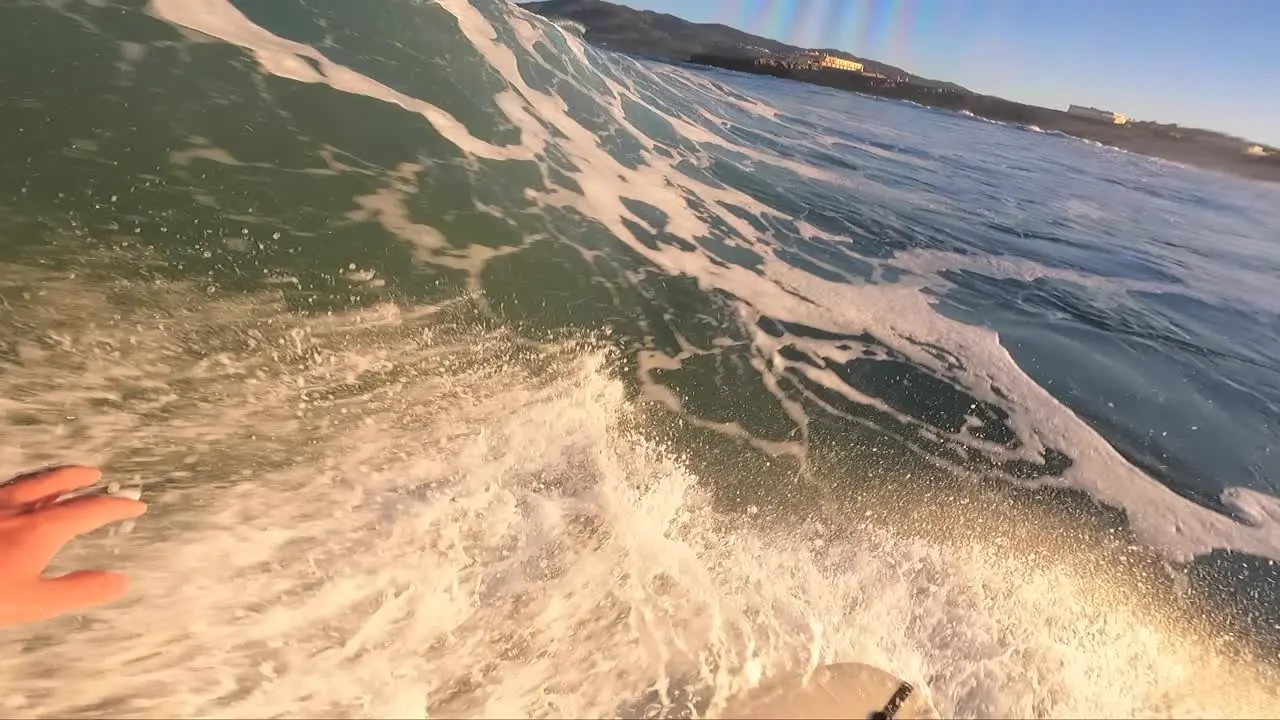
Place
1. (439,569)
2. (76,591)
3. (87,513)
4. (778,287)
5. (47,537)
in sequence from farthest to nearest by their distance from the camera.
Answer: (778,287) < (439,569) < (87,513) < (47,537) < (76,591)

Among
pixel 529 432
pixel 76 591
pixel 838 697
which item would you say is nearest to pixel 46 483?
pixel 76 591

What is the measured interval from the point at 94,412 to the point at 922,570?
4810mm

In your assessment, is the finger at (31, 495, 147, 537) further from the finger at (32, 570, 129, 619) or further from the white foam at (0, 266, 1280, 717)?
the finger at (32, 570, 129, 619)

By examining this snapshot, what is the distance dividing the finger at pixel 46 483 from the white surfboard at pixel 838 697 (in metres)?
3.27

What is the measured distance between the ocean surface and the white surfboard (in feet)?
0.27

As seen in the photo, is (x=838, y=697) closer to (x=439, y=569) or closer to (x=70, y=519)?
(x=439, y=569)

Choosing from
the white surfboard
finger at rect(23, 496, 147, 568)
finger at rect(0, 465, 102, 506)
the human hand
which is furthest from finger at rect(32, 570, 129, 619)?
the white surfboard

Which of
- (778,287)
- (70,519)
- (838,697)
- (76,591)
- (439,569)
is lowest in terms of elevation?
(838,697)

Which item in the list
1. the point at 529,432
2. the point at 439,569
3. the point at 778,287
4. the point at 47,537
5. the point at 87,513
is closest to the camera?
the point at 47,537

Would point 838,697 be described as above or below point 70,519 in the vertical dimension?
below

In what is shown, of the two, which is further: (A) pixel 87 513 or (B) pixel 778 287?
(B) pixel 778 287

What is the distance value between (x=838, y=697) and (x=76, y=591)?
3476 mm

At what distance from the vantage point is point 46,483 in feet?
10.1

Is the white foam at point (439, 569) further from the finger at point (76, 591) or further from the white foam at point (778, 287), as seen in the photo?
the white foam at point (778, 287)
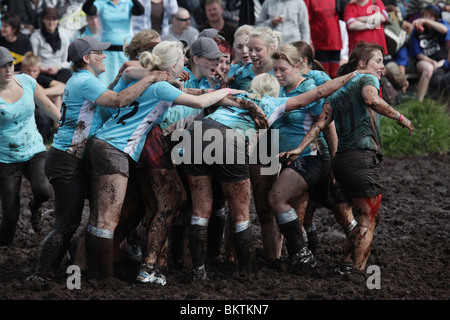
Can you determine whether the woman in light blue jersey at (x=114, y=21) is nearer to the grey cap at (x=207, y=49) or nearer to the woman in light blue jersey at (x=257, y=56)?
the woman in light blue jersey at (x=257, y=56)

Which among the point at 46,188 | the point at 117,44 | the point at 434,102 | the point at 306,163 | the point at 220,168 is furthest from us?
the point at 434,102

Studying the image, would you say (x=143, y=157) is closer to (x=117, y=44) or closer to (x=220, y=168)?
(x=220, y=168)

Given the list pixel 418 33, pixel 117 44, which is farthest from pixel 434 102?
pixel 117 44

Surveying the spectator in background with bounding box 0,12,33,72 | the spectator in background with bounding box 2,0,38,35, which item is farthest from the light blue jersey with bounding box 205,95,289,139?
the spectator in background with bounding box 2,0,38,35

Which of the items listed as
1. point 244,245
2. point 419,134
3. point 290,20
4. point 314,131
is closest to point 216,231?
point 244,245

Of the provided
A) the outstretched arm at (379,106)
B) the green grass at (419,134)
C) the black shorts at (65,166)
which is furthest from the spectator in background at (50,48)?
the outstretched arm at (379,106)

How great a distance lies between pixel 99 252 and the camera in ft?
20.4

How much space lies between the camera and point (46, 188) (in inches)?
310

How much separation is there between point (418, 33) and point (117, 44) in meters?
5.47

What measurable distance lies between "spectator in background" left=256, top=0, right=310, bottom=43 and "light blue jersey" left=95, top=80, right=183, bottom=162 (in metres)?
5.09

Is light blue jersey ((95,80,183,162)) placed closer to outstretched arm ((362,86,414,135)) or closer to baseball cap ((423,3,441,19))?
outstretched arm ((362,86,414,135))

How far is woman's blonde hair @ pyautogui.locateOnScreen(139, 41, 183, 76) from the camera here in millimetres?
6164

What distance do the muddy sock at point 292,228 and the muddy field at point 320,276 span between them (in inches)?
10.7

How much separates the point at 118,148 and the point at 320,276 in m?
2.07
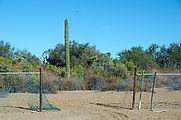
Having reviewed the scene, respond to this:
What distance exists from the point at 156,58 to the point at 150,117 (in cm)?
3367

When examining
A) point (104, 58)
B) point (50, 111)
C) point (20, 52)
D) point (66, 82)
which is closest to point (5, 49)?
point (20, 52)

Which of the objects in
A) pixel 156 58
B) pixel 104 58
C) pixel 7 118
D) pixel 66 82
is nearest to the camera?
pixel 7 118

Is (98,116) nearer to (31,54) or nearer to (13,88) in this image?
(13,88)

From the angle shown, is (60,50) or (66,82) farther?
(60,50)

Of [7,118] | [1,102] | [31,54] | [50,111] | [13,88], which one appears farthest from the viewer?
[31,54]

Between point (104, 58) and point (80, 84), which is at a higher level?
point (104, 58)

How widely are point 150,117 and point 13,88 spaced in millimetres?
9652

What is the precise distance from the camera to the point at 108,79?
2244 cm

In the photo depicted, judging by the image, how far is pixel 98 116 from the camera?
1009 centimetres

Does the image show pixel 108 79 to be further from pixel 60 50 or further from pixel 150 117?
pixel 60 50

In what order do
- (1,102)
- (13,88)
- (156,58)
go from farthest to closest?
(156,58), (13,88), (1,102)

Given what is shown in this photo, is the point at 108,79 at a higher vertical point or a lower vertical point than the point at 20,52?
lower

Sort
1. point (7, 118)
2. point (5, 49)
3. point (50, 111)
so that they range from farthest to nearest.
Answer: point (5, 49), point (50, 111), point (7, 118)

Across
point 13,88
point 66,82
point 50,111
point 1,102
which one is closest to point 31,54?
point 66,82
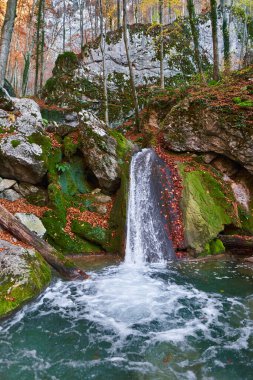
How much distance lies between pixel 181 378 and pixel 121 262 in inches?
197

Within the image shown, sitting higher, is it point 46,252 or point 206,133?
point 206,133

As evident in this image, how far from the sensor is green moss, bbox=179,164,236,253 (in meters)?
9.29

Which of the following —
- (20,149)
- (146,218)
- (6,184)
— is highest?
(20,149)

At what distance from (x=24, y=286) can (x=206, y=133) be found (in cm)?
914

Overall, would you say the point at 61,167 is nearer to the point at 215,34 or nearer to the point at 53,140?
the point at 53,140

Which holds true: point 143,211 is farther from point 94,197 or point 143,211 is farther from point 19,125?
point 19,125

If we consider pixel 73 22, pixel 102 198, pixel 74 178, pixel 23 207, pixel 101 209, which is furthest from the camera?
pixel 73 22

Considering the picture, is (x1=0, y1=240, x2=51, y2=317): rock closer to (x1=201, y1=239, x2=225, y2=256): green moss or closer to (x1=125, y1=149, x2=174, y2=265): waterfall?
(x1=125, y1=149, x2=174, y2=265): waterfall

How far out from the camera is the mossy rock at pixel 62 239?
30.0ft

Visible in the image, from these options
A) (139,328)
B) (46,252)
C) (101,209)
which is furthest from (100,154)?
(139,328)

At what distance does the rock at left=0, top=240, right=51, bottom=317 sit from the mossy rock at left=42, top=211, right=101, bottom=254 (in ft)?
7.54

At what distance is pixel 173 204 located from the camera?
32.3 ft

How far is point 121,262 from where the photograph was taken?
8758 mm

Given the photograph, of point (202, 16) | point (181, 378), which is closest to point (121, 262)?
point (181, 378)
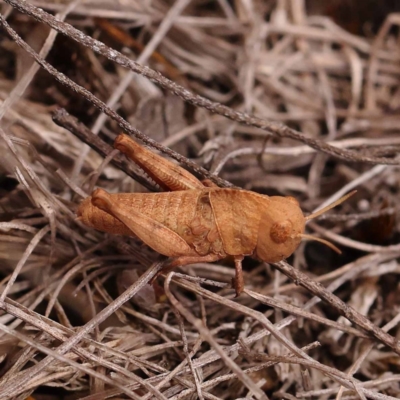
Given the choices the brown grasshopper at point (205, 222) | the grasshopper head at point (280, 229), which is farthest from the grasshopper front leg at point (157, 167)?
the grasshopper head at point (280, 229)

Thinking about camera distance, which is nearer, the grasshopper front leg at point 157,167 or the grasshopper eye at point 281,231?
the grasshopper eye at point 281,231

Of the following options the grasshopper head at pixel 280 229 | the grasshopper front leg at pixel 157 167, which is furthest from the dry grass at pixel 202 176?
the grasshopper head at pixel 280 229

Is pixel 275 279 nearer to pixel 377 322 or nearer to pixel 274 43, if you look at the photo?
pixel 377 322

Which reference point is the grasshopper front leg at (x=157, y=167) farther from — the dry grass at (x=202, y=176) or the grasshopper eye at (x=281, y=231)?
the grasshopper eye at (x=281, y=231)

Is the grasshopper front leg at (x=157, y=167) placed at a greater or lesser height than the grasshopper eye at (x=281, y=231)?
lesser

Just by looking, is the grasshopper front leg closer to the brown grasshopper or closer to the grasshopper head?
the brown grasshopper

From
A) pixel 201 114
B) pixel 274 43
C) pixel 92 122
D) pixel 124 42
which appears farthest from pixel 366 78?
pixel 92 122

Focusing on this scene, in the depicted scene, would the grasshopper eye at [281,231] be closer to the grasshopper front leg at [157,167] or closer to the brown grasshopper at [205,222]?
the brown grasshopper at [205,222]
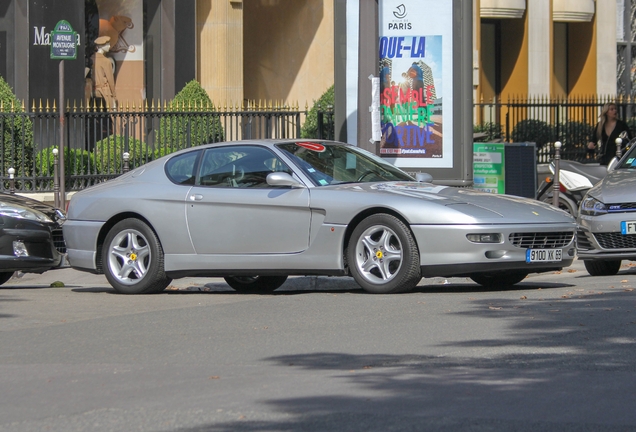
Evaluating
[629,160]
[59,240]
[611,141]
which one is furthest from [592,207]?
[611,141]

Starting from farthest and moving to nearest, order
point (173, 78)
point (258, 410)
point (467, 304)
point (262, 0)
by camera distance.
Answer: point (262, 0), point (173, 78), point (467, 304), point (258, 410)

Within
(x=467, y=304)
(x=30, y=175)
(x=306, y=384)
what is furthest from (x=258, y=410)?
(x=30, y=175)

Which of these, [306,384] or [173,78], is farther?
[173,78]

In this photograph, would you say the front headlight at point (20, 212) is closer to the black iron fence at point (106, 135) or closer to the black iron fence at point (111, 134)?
the black iron fence at point (111, 134)

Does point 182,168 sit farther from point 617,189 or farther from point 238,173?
point 617,189

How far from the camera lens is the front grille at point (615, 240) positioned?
37.9 feet

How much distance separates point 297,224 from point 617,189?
12.1 feet

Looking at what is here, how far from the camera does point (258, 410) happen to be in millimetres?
5488

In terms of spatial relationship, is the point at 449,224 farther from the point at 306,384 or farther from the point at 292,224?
the point at 306,384

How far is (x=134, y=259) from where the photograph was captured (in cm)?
1105

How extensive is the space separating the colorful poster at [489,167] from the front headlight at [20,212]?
726cm

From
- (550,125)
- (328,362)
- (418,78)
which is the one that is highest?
(418,78)

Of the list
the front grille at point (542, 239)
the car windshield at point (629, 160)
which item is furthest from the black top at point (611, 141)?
the front grille at point (542, 239)

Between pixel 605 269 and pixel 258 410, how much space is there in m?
7.64
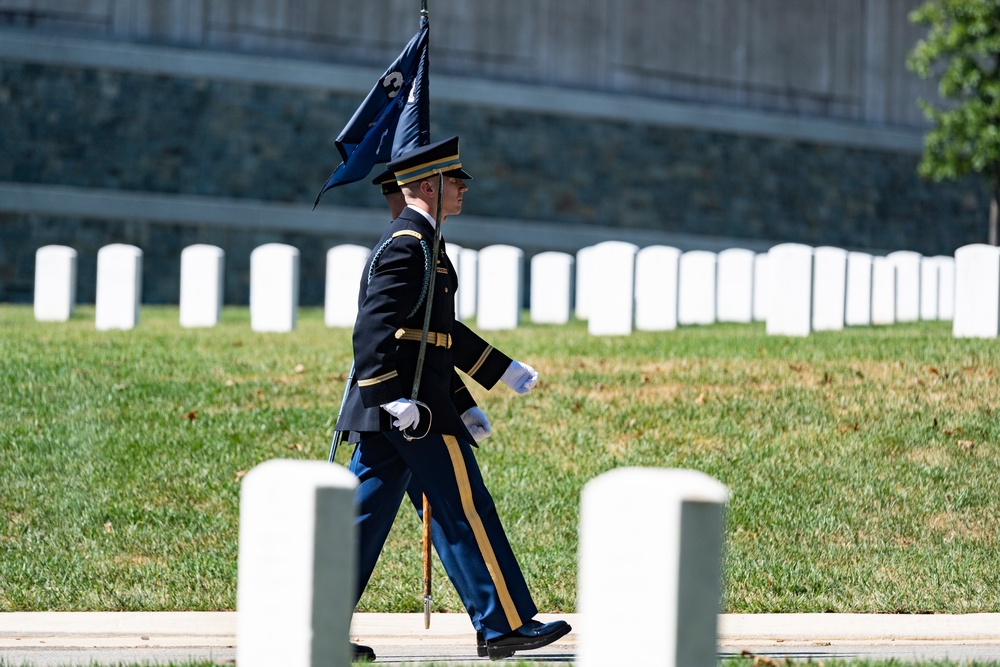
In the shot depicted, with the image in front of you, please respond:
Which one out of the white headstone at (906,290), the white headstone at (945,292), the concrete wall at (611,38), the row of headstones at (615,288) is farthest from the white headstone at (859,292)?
the concrete wall at (611,38)

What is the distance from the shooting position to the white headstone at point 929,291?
19.4 meters

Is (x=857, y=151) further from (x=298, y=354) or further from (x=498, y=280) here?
(x=298, y=354)

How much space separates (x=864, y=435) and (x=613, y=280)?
572cm

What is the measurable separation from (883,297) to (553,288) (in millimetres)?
4162

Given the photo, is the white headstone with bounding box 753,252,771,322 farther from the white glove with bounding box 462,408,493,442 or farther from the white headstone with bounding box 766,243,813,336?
the white glove with bounding box 462,408,493,442

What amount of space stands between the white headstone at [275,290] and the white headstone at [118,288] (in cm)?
121

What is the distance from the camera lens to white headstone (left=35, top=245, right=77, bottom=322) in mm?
15203

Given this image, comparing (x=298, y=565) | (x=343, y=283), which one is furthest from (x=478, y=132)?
(x=298, y=565)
----
• GOAL: Please rewrite the records from the line with "Looking at what" to the line with "19.4 meters", replacing "front headlight" with "front lamp" and keeping everything else the same. Leave the pictures out of your answer.

• WRITTEN RESPONSE:
Looking at what is here, how far from the camera does point (258, 410) happen to be in millimetres?
5488

In terms of spatial relationship, is the point at 449,224 farther from the point at 306,384 or farther from the point at 292,224?
the point at 306,384

How far is (x=134, y=259) from where the photograph was captured (in cm)?
1105

How extensive is the space separating the colorful poster at [489,167] from the front lamp at [20,212]?
726cm

From
- (550,125)
- (328,362)
- (418,78)
which is the one that is highest?
(418,78)

Of the list
the front grille at point (542, 239)
the car windshield at point (629, 160)
which item is furthest from the black top at point (611, 141)?
the front grille at point (542, 239)

Between pixel 605 269 and pixel 258 410, how much space is there in m?
7.64
In the shot depicted, with the image in front of you, please respond:
Which one out of the white headstone at (906,290), the white headstone at (945,292), the concrete wall at (611,38), the row of headstones at (615,288) is farthest from the white headstone at (859,292)?
the concrete wall at (611,38)

What is the distance from the shooting position to the white headstone at point 929,291?
19.4 meters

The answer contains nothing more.